Er speelt, ten slotte, nog een ander probleem. Vaak is het lastig om bij creatieve genieën en briljante kunstenaars vast te stellen of het nu echt door henzelf kwam, doordat “het in de lucht hing,” of door een combinatie van deze twee factoren. In onze beschrijving van het leven en werk van Vincent van Gogh, in hoofdstuk 1, benoemden we al dat veel van zijn werk rechtstreeks geïnspireerd was en ook erg leek op dat van een aantal nu veel minder beroemde tijdgenoten. En in de verhandeling over serendipiteit en de ontdekking van penicilline, verzuimden we te vertellen dat veel collega’s van Alexander Fleming ruim voor zijn ontdekking, soortgelijke observaties hadden gedaan – het fenomeen was, in beperkte kring weliswaar, redelijk goed bekend (Van Strien, 2015).
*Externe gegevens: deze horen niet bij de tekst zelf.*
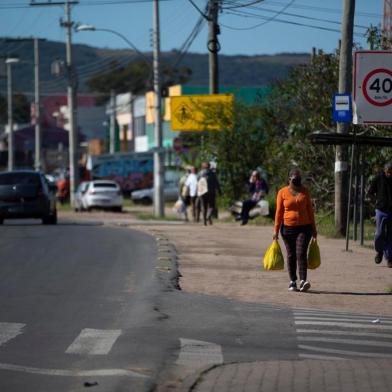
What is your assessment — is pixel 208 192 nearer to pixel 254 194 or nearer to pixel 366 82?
pixel 254 194

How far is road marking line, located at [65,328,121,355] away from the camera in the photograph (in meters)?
9.98

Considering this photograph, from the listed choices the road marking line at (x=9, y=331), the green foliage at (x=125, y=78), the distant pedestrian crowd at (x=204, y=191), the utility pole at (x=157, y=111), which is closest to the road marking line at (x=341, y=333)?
the road marking line at (x=9, y=331)

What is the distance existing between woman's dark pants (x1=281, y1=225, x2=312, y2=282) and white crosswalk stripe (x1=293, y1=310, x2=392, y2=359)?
1.88 m

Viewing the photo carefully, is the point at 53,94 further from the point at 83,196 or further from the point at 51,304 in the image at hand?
the point at 51,304

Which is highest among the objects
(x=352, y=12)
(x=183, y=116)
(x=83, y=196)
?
(x=352, y=12)

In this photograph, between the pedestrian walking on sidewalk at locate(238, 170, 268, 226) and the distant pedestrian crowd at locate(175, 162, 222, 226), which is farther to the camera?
the distant pedestrian crowd at locate(175, 162, 222, 226)

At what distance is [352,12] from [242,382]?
15.0 m

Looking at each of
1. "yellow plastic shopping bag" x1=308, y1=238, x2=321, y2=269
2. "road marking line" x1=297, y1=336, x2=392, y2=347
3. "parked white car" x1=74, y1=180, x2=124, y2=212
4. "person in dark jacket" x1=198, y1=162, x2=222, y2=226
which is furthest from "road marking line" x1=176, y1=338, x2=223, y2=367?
"parked white car" x1=74, y1=180, x2=124, y2=212

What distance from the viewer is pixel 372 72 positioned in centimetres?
1469

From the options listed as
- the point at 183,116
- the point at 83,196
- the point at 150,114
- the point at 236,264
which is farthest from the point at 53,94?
the point at 236,264

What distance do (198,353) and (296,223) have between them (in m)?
5.29

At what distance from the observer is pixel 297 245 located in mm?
15086

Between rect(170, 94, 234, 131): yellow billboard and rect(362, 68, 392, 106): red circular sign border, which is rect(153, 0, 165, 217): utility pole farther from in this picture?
rect(362, 68, 392, 106): red circular sign border

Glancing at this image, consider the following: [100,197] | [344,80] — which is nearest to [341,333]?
[344,80]
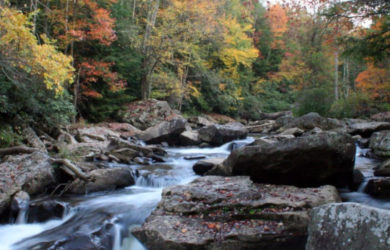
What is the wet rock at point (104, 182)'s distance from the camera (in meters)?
7.52

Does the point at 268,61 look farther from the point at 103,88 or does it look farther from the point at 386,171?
the point at 386,171

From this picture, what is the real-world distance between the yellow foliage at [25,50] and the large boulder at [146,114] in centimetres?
1125

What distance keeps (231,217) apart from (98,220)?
2.68 meters

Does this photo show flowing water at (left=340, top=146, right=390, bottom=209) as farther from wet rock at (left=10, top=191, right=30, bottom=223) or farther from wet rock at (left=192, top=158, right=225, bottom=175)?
wet rock at (left=10, top=191, right=30, bottom=223)

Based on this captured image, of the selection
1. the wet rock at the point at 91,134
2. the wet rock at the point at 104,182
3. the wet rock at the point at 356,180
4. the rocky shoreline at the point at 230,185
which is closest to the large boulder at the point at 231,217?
the rocky shoreline at the point at 230,185

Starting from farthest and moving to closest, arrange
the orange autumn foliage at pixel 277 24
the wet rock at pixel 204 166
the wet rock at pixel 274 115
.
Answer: the orange autumn foliage at pixel 277 24 → the wet rock at pixel 274 115 → the wet rock at pixel 204 166

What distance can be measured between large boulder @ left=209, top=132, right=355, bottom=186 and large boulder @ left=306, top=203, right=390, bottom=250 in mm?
3949

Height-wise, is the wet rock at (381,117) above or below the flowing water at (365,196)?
above

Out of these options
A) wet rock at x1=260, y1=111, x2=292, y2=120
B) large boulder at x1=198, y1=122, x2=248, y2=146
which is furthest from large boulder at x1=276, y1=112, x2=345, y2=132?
wet rock at x1=260, y1=111, x2=292, y2=120

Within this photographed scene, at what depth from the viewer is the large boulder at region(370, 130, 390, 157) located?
10289 millimetres

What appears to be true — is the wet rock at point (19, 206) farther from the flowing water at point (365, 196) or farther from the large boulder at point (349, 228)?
the flowing water at point (365, 196)

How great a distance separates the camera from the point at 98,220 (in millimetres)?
5879

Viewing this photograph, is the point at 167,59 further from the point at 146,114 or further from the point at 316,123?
the point at 316,123

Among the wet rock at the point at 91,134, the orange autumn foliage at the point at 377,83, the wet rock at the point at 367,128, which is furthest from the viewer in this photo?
the orange autumn foliage at the point at 377,83
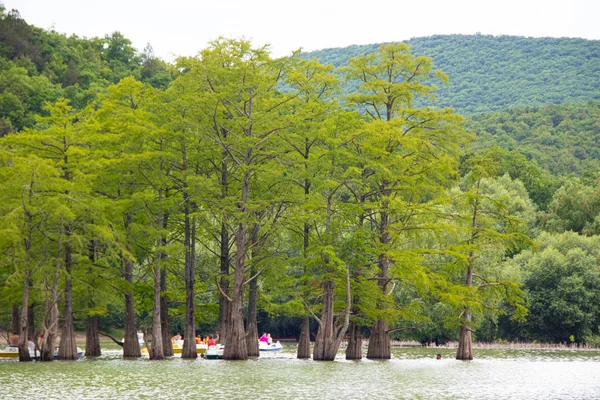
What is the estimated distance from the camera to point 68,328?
4469cm

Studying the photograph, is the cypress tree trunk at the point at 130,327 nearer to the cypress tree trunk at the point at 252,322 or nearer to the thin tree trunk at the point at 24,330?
the thin tree trunk at the point at 24,330

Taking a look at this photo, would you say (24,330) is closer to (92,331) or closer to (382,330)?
(92,331)

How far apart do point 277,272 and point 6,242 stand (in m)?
14.9

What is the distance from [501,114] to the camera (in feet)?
464

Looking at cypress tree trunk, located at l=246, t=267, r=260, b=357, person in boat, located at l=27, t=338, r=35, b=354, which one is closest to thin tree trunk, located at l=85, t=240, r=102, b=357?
person in boat, located at l=27, t=338, r=35, b=354

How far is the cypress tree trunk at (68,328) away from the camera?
44.1 metres

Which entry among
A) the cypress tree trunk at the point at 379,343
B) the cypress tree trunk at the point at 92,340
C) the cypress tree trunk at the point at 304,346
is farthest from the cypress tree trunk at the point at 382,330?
the cypress tree trunk at the point at 92,340

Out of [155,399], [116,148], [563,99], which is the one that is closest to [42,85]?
[116,148]

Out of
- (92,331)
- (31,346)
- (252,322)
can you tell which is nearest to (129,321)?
(92,331)

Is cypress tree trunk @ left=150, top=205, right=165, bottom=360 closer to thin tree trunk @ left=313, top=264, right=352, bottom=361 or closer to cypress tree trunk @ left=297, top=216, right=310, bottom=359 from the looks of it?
cypress tree trunk @ left=297, top=216, right=310, bottom=359

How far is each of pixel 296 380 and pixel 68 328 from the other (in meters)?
17.4

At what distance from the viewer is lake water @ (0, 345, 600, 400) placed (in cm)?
2656

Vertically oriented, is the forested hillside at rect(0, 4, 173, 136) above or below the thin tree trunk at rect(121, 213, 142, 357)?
above

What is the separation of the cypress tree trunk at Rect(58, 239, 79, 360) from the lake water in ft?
6.28
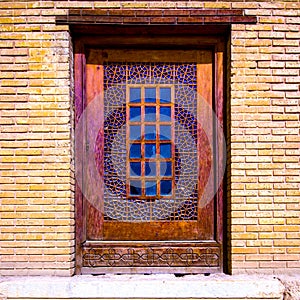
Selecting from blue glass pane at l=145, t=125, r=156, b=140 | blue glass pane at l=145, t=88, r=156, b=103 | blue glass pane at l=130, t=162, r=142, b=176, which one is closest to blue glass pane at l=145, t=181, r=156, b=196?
blue glass pane at l=130, t=162, r=142, b=176

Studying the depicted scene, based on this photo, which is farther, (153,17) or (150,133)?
(150,133)

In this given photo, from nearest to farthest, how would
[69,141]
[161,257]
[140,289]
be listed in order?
[140,289] → [69,141] → [161,257]

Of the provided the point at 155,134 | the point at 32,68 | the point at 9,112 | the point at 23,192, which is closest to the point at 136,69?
the point at 155,134

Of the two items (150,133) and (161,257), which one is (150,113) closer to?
(150,133)

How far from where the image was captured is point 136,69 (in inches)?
167

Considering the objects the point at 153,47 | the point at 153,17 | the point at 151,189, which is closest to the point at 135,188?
the point at 151,189

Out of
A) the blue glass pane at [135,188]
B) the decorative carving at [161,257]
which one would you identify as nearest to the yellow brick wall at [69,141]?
the decorative carving at [161,257]

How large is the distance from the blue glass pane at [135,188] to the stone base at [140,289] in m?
0.79

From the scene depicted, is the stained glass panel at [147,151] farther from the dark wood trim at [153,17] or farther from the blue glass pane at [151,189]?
the dark wood trim at [153,17]

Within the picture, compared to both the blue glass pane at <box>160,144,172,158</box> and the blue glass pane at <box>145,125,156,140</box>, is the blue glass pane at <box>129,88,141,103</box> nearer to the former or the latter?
the blue glass pane at <box>145,125,156,140</box>

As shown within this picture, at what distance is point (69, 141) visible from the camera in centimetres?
396

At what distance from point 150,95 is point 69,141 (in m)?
0.86

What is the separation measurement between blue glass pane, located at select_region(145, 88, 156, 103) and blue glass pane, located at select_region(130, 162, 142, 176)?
→ 0.59 metres

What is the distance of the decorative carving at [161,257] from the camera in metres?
4.14
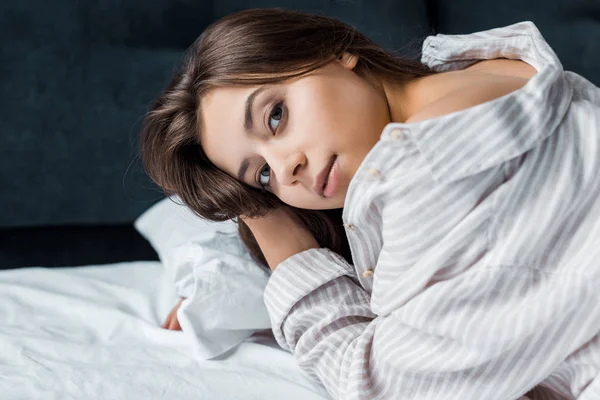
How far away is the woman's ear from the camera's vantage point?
1.11 m

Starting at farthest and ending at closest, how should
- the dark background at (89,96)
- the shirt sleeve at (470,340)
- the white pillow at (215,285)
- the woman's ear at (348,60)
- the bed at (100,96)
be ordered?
the dark background at (89,96) → the bed at (100,96) → the white pillow at (215,285) → the woman's ear at (348,60) → the shirt sleeve at (470,340)

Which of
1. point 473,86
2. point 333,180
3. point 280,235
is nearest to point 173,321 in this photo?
point 280,235

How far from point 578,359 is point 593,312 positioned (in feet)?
0.27

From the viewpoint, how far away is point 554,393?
37.5 inches

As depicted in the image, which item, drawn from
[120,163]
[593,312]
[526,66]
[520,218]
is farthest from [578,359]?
[120,163]

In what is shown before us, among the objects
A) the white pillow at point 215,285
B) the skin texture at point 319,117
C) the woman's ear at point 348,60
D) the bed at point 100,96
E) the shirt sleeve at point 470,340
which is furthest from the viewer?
the bed at point 100,96

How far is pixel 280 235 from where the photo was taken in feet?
4.09

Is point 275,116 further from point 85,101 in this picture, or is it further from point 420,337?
point 85,101

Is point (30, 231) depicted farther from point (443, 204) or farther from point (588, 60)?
point (588, 60)

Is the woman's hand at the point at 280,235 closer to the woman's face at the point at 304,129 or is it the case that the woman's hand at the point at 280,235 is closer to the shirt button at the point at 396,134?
the woman's face at the point at 304,129

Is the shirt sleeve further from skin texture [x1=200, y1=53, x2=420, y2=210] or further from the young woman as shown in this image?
skin texture [x1=200, y1=53, x2=420, y2=210]

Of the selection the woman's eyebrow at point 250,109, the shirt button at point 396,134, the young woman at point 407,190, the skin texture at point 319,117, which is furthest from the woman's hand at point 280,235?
the shirt button at point 396,134

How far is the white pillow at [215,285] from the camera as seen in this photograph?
122 cm

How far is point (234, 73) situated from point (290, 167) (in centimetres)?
18
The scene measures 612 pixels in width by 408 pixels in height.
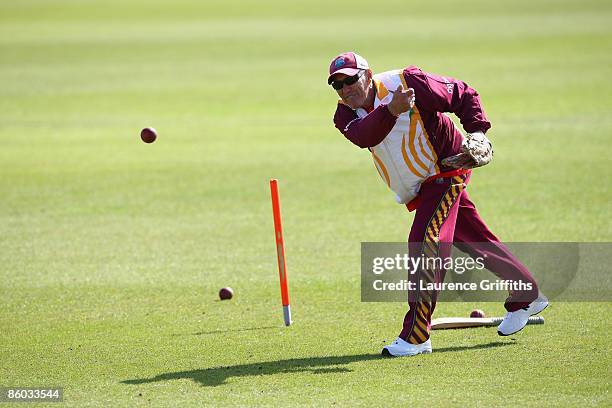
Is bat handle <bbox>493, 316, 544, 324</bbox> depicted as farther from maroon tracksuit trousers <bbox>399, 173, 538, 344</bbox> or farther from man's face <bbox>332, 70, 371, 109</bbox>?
man's face <bbox>332, 70, 371, 109</bbox>

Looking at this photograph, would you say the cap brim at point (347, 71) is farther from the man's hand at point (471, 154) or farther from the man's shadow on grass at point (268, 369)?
the man's shadow on grass at point (268, 369)

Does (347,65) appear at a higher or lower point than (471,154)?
higher

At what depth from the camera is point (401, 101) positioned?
761 centimetres

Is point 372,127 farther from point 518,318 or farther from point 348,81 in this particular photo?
point 518,318

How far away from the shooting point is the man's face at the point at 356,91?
26.2 ft

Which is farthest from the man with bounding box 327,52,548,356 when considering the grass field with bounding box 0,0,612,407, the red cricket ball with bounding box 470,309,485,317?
the red cricket ball with bounding box 470,309,485,317

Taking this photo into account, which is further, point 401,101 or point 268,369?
point 268,369

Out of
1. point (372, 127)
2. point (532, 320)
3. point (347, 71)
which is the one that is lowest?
point (532, 320)

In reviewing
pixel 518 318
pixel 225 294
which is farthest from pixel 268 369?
pixel 225 294

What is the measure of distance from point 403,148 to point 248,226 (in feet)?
21.1

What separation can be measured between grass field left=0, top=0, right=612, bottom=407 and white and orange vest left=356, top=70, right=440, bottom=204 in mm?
1337

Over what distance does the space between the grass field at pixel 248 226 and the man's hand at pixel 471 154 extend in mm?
1412

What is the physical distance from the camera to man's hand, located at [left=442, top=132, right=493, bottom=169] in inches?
316

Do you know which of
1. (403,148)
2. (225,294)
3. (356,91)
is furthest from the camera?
(225,294)
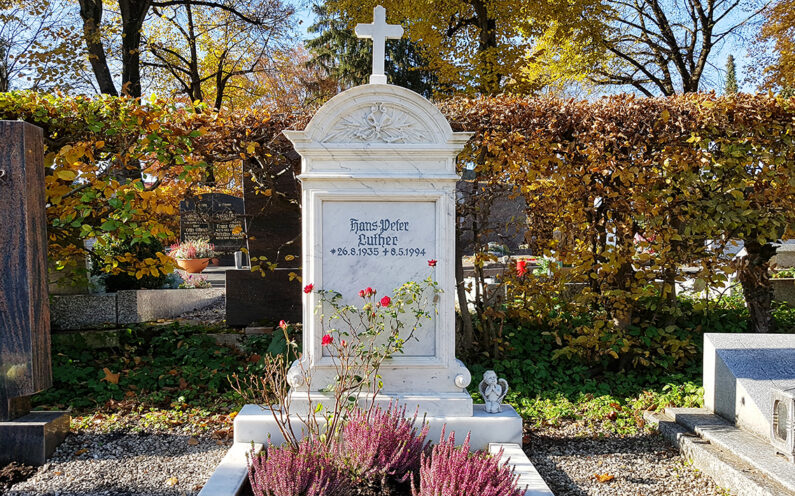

Ook hier luidt de vraag of we Alexander Fleming dan wel als uitzonderlijk creatief genie moeten zien, of dat hij “toevallig op het juiste moment op de juist plek was” (zie ook Campbell, 1960). Is het wel terecht om Christoffel Columbus als de ontdekker van Amerika op het schild te hijsen, terwijl de Vikingen onder leiding van Leif Eriksson ruim vijfhonderd jaar eerder al voet aan wal hadden gezet?
Dat een eenzijdige gerichtheid op het creatieve genie misleidend kan zijn, blijkt ook uit het feit dat belangrijke ontdekkingen min of meer tegelijkertijd gedaan worden, echter op verschillende plekken en door verschillende mensen. Een bekend voorbeeld is de uitvinding van de drukpers. De uitvinding wordt alom toegeschreven aan Duitser Johannes Gutenberg (1397 – 1468), al zijn er goede aanwijzingen dat op ongeveer hetzelfde moment en onafhankelijk van Gutenberg, ook de Nederlander Laurens Janszoon Coster en de Vlaming Dirk Martens met soortgelijke uitvindingen kwamen. Andere voorbeelden zijn de uitvinding van de calculus door zowel Newton als Leibnitz, de ontwikkeling van de evolutietheorie door zowel Darwin als Wallace, en de uitvinding van de telefoon door Bell en Gray (Kroeber, 1917; Simonton, 2003).
Simonton stelt terecht dat dit soort “dubbel-uitvindingen” beter verklaard kunnen worden een “Zeitgeist” – het hangt in de lucht – dan doordat er zeer toevallig twee genieën tegelijkertijd en onafhankelijk van elkaar precies hetzelfde ontdekken. In hoofdstuk 7 komen we hierop terug, als we ingaan op collaborative circles en de rol van culturele normen en waarden. Van belang hier is, dat de analyse van geniale wetenschappers en beroemde kunstenaars maar in beperkte mate iets kan zeggen over de rol die persoonlijkheid speelt bij het tot stand komen van creatieve prestaties.